AK Parti'nin MHP'ye alternatif olarak İYİ Parti ile görüştüğünü mü söylüyorsunuz?

Evet, öyle düşünüyorum. Böyle sezgilerim ve az da olsa bilgim var.

"Yeni Osmanlıcılıkla bu işler çözülmez"

Gelecek ve DEVA Partilerinin bölgede etkinliğinin artığı dillendiriliyor. Söz konusu partilerin bölgede AK Parti'ye alternatif olması mümkün mü? Buna dair gözlemleriniz ne yönde?

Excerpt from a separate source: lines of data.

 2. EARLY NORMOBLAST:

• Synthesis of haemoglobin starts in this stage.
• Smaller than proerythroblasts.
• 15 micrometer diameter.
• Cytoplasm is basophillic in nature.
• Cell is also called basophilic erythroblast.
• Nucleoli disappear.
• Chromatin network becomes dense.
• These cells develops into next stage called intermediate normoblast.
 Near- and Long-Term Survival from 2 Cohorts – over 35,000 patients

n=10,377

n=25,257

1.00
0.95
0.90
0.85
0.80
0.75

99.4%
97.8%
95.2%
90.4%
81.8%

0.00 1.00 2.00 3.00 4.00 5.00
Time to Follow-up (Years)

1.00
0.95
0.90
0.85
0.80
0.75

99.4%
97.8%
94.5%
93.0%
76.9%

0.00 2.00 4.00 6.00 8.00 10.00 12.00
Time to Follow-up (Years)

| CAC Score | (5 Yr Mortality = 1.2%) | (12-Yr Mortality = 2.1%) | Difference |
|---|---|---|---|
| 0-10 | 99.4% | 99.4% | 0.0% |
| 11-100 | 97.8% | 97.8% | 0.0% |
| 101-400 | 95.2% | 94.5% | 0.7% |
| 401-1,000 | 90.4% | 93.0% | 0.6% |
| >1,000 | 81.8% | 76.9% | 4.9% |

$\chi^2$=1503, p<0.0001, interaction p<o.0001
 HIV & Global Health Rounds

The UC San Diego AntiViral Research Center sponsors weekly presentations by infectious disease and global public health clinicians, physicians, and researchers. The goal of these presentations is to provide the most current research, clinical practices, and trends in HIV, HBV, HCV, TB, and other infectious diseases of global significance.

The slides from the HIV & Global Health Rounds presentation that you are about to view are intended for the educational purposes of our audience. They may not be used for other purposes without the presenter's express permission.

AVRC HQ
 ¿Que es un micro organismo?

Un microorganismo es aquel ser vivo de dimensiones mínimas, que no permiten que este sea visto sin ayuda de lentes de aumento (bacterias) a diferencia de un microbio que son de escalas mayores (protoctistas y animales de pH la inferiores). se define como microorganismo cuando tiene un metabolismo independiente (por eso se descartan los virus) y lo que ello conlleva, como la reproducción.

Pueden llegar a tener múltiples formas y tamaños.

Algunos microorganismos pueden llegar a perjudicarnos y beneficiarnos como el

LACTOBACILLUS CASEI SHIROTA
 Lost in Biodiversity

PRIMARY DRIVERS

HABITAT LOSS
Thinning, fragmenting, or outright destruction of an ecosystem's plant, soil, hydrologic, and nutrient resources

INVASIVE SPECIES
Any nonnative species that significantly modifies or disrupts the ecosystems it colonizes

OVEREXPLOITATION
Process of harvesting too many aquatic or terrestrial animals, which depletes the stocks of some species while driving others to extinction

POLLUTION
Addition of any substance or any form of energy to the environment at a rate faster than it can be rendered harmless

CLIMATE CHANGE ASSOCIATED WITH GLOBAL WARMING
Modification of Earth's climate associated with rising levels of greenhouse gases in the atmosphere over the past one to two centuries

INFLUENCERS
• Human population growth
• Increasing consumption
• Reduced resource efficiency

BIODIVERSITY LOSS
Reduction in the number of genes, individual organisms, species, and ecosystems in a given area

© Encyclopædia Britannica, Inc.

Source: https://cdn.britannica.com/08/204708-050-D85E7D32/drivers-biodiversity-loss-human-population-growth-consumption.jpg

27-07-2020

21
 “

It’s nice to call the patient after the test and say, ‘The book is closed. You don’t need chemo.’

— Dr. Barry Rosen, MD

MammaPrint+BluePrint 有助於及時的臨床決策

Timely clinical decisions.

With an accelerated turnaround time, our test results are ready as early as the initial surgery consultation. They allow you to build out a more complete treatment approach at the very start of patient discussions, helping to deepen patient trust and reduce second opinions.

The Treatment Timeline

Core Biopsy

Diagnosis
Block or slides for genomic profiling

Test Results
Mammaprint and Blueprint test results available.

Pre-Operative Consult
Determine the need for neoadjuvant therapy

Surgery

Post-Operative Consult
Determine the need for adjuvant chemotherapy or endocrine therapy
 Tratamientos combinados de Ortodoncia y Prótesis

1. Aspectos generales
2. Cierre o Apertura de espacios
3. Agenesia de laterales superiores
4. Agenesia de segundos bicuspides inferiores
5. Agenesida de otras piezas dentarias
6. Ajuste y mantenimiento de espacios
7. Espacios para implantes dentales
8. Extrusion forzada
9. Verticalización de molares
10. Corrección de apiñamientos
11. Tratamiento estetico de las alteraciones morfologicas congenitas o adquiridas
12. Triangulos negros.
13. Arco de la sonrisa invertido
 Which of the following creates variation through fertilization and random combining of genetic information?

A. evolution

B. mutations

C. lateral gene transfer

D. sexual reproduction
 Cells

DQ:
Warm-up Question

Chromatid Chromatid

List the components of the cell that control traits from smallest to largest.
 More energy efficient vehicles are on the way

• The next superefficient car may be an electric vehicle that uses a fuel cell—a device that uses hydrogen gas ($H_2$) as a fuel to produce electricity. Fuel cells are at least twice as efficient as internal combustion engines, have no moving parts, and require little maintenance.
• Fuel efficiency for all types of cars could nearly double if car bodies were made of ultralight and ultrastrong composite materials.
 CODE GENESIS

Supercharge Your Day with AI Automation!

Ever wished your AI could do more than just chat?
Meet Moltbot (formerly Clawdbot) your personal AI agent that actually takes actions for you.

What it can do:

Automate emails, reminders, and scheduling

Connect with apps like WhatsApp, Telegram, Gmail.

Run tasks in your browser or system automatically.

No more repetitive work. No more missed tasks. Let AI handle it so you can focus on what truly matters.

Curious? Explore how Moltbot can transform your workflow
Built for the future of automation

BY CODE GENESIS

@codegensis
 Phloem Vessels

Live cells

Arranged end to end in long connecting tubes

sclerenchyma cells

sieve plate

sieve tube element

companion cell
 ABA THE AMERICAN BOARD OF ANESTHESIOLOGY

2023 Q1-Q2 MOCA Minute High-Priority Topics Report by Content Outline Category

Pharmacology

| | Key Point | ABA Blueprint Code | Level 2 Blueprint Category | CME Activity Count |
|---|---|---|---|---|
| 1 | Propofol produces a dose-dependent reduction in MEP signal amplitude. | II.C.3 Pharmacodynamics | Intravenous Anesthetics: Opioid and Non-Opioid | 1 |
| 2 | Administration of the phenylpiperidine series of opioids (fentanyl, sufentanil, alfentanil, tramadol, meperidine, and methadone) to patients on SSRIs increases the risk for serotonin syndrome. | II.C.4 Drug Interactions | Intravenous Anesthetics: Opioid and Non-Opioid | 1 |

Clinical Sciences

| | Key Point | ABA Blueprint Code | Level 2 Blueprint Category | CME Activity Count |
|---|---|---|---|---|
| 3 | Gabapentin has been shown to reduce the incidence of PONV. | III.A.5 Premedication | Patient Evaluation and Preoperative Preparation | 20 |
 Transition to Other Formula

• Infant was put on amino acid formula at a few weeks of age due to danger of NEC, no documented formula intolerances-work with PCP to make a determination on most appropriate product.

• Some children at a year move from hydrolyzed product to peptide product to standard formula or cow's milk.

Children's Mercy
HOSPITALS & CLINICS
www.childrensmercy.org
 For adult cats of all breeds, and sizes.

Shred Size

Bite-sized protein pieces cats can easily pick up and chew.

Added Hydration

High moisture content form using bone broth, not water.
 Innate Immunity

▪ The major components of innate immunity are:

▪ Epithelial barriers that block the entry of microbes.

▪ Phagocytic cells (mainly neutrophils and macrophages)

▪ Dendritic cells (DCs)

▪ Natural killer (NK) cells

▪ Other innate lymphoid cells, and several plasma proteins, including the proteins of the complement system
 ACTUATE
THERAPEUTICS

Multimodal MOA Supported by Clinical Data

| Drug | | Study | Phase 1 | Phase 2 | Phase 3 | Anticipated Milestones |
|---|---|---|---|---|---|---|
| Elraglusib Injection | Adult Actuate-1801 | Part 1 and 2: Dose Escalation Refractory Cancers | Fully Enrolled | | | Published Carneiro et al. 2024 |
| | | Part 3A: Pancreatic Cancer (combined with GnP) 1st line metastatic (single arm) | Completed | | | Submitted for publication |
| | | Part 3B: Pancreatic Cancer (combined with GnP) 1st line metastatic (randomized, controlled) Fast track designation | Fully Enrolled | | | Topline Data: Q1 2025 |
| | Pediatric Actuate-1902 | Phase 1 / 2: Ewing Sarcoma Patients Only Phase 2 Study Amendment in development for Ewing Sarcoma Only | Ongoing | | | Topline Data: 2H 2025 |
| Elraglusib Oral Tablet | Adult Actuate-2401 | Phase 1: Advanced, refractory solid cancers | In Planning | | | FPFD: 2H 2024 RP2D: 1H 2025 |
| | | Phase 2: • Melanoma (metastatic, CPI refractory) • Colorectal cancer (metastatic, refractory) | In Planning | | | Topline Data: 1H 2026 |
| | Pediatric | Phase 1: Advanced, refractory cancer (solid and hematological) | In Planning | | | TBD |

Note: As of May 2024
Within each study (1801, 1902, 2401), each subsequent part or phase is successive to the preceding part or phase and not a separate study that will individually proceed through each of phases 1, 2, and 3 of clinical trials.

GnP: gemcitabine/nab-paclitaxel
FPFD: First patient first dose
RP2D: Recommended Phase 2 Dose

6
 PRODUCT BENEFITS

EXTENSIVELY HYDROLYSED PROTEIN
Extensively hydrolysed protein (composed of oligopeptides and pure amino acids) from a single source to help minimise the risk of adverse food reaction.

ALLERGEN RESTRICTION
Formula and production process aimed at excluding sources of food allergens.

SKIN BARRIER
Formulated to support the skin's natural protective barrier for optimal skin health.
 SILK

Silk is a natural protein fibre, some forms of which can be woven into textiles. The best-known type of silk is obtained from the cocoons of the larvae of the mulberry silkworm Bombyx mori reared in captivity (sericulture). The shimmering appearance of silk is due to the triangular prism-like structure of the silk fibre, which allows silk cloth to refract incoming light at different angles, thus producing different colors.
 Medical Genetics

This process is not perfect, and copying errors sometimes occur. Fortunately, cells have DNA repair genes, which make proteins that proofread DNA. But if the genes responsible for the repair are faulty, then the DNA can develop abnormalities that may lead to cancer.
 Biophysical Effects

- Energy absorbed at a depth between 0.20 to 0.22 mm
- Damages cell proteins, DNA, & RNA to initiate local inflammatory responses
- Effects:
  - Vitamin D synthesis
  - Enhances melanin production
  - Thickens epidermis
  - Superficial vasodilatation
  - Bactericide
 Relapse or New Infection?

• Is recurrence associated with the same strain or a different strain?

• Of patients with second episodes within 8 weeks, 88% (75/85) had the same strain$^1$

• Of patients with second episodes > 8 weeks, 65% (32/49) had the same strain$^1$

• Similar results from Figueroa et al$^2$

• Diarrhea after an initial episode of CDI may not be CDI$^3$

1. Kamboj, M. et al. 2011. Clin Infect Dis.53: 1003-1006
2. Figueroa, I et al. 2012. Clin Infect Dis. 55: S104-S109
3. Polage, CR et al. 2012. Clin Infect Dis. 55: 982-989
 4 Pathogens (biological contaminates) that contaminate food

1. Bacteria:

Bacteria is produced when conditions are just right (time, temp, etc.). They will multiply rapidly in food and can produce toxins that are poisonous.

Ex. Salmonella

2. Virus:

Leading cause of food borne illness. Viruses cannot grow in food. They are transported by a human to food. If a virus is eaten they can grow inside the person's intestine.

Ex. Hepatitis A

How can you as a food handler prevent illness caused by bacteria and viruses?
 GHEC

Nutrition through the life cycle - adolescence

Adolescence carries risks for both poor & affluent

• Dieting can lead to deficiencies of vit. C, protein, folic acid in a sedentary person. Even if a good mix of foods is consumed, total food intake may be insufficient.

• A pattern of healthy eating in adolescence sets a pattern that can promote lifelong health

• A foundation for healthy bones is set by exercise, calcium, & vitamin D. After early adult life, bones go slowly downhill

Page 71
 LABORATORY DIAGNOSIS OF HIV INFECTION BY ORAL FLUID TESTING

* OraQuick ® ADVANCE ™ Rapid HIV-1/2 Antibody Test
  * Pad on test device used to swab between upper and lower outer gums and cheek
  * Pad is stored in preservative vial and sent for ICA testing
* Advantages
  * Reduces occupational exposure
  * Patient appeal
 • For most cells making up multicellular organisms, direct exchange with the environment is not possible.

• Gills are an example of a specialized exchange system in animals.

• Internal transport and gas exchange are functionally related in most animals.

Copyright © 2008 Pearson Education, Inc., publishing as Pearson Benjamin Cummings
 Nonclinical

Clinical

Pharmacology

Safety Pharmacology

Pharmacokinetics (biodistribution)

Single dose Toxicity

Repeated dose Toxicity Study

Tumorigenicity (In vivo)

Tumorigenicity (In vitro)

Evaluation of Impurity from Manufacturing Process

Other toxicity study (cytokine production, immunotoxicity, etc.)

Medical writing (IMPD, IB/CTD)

AK Parti Kürtlerin yaklaşık yüzde 30'ü, HDP'de bunun yüzde 30-35'i alıyor. Diğer oylar da öbür partiler arasında bölüşülüyor. Doğrusu yeni partiler bir umut olmaktan uzaklar ve yeni bir söylemleri yok. AK Parti içerisindeki parti siyasetini aşacak boyutta değiller. Yani bir özeleştiri verilmiyor. Aşırı güvenlikçi politikalar o dönemde de vardı. Hem de ağır bir şekilde vardı. Yani Kürt yaşam coğrafyasındaki kentlere ilişkin yapılanlar, aşırı güvenlikçi politikalar, Suriye politikası, Ortadoğu… Yani yeni Osmanlıcılıkla bu işler çözülemez. Yeni Osmanlıcılık bu ülkenin ihtiyacı değil. Gelecek Partisi anlamında söylüyorum. Ama Ahmet Davutoğlu'nun söylediği şeyler de önemlidir. Şu anlamda önemlidir; o dönemde yaptıklarıyla yüzleşmesi aslında siyaset anlamında önemli gelişmedir. DEVA Partisi'nin de Kürt meselesi konusunda söylediği şeyler de önemlidir. Sorunun çözümünde yer alacak tüm güç ve siyaset kurumları bir araya gelmeli. Bana göre Kürt meselesinin çözümünde MHP'nin bile yeri var. MHP bile gelip bu konuda ‘biz sorunu çözmeliyiz' aşamasına gelmelidir. Kürt meselesi çözülmeden bu ülkede hiçbir sorun çözülemez. Bu sorun Çorum'un İskilip ilçesindeki bir aileyi de, Yozgat'ın Sorgun ilçesindeki fakir bir aileyi de, İstanbul'daki bir emekçiyi de etkiliyor. Bu sorunu çözüp gündemimizden çıkarmamız lazım. Kürt meselesi çözülmeyecek bir mesele değil. Sadece ulus devlet psikolojisinde gelişen ve bu psikolojisinin ortaya koyduğu tarihsel sürecin yarattığı ruhsal şekillenmenin doğru tespiti gerekiyor. Bu egemen ulus psikolojisinden vazgeçmemiz lazım. Ama Kürtlerin de ezilen ulus psikolojisinden vazgeçmesi gerekiyor. Ezilen ulus psikolojisi ile yaptığınız siyasetin anlamı olmuyor ve doğru bir siyaset değil. Kendimizi egemen ulusun yarattığı politikanın altında ezilen bir halk olarak görebiliriz ki bu böyledir. Ancak doğru bir siyaset mevcut şartları değerlendirmekten geçiyor. Elbette ki tarihsel süreçleri doğru analiz edeceğiz. Ama geldiğimiz nokta itibariyle de o psikolojiden kurtulmamız gerekir diye düşünüyorum.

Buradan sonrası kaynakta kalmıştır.